Well, the news is not good out of the MBTA. Based on feedback I've been hearing/reading about, it looks like fare hikes will be in the 25-30% range. This is coupled with a decrease in service of up to 50% for weekend and non-peak evening hours.
So, not only can we expect to pay even more (again) for crappy service, but now that crappy service is going to get cut basically in half? It's bad enough that if I miss the 6:15 PM train, everything else is a local and it takes me almost two hours to get home in the evening. Imagine now cutting one or two trips from the evening schedules? So, it's either take the 6:15 PM train or ... wait until 10:05? That is just absurd on so many levels.
Let's look at the numbers, shall we? Currently, a zone 8 one way trip is $7.75. If fares increase by 30%, that trip will now cost $10.08. My monthly pass will go from $250 to $325. This is in addition to the $80 a month I now need to pay to park at an MBTA lot.
These proposed fare hikes come after a year of record ridership levels for the MBTA. So, although more people are riding the train, the MBTA says the price hikes are needed in order to prevent cuts in service, layoffs or other painful alternatives. And we have the $5.2 billion in debt and the T's annual deficit of around $170 million/year to thank for the T's fiscal crisis. And this debt load can be attributed to the costs to the Greenbush line expansion, annual maintenance and pension/retirement programs for the T's union employees.

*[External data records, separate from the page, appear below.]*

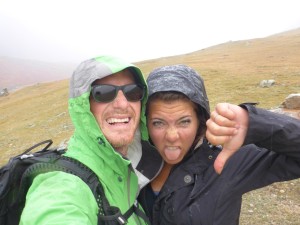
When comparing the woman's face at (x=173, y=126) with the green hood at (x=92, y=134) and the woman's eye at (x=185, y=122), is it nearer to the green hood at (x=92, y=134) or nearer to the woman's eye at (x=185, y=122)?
the woman's eye at (x=185, y=122)

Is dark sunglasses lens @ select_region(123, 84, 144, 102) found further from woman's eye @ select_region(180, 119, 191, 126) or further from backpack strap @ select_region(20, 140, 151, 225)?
backpack strap @ select_region(20, 140, 151, 225)

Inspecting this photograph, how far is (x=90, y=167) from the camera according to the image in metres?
2.68

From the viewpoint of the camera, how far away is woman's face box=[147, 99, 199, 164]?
3.51 m

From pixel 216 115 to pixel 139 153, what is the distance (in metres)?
1.68

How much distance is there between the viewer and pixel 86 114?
3.08m

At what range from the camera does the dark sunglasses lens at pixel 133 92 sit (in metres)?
3.32

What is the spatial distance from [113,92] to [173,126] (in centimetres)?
78

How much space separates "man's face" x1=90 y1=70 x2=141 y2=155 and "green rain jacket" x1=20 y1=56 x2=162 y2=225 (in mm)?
139

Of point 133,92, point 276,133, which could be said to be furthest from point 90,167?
point 276,133

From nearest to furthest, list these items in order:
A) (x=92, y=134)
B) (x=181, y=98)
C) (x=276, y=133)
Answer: (x=276, y=133) < (x=92, y=134) < (x=181, y=98)

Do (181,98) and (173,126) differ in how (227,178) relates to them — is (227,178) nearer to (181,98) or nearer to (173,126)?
(173,126)

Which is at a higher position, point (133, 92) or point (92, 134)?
point (133, 92)

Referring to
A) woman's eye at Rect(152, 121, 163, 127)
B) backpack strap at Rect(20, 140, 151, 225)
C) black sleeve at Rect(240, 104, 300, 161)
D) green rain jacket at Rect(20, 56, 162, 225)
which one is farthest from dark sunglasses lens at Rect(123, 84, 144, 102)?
black sleeve at Rect(240, 104, 300, 161)

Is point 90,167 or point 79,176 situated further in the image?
point 90,167
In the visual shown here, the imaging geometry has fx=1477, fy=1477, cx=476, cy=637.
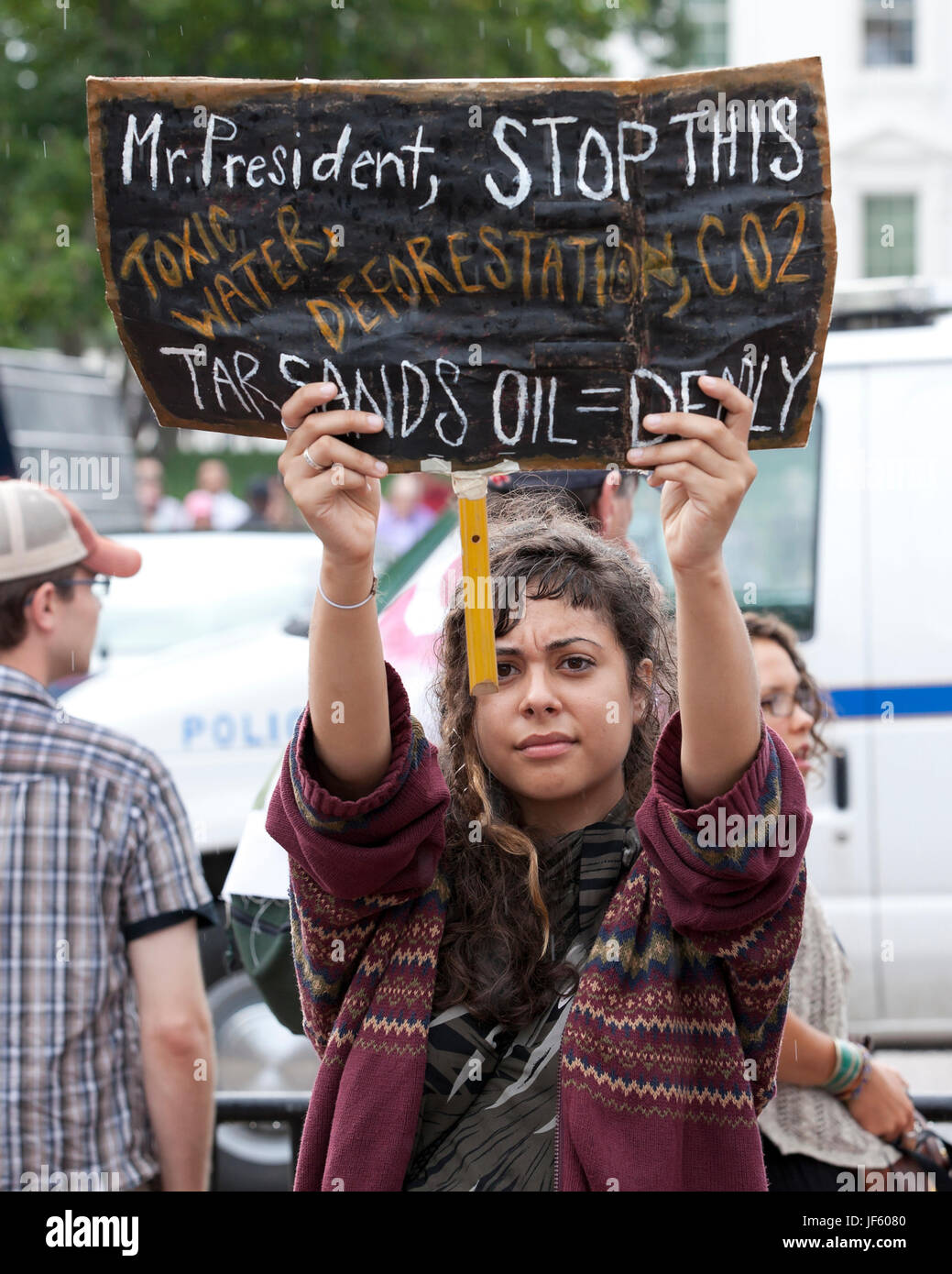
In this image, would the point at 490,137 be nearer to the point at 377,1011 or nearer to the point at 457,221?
the point at 457,221

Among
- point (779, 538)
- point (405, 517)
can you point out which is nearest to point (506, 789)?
point (779, 538)

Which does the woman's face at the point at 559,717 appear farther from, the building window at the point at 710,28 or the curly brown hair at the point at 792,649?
the building window at the point at 710,28

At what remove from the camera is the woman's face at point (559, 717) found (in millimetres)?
2133

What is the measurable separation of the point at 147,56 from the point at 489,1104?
1364cm

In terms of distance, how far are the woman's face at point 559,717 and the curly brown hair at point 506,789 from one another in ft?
0.12

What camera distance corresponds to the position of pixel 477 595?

Transportation is a mess across the Commonwealth. Frankly, we taxpayers are going to bear the brunt of fixing and cleaning up the mess ... and it sucks.
PATHs Not Taken
3 months ago
2 comments:
OMG this will be like the third hike in the decade, where/when did you read/hear this information?
Well, looks like it's time to either consider taking the bus (Peter Pan or Cavalier) or seriously consider moving back to NY. Metro North fares and parking are already cheaper than the commuter rail, and will STILL be cheaper after both entities have their fare hikes. This may offend a lot of New Englanders, but it seems like a lot of decisions made in MA just don't make any sense at all. Not that NY is that much better in this regard, but their end results speak for themselves.
Case in point: NY's MTA's debt is less than the MBTA's, despite processing much more passengers every day. To make up for this deficit, the MBTA increases parking lot rates by 100% and possibly fares by 25-30% within a year. I don't of know any sane viable business that has that kind of markup in such a short span of time. The operative term is viable because such companies do not last for long as customers drop you like a bag of dirt. And don't buy into that garbage about $4 a day being a great deal compared with Boston's $30 a day. This is suburban commuter rail parking, where space is a commodity, and in real estate, location is everything. You will NEVER see a competent real estate management firm charge the same rate for all of their locations and base that rate on one of their "prime" locations. That's like Vornado charging $700 per sq ft for retail space in Springfield, MA and basing that on its rate for retail space in Times Square. But we have no choice as there are very few parking options near commuter rail stations. Tip for you entrepreneurs: find some cheap space available near a commuter rail station, buy it, and convert it into a parking facility. If you can put up with the initial zoning legalities and investment costs, you will have a nice stream of cash for many years.
Speaking of money, how is it possible that the MBTA's cost per passenger is higher than the MTA's? I suppose one could argue about economies of scale. Or financial management. Or lack thereof by the MBTA. But that's the reality and I'll be damned if I'm going to throw money at bad money and hope for good money. I can see why MA is losing more residents (and tax revenue) and I will most likely be one of them. At least the real estate market in NY is better than MA.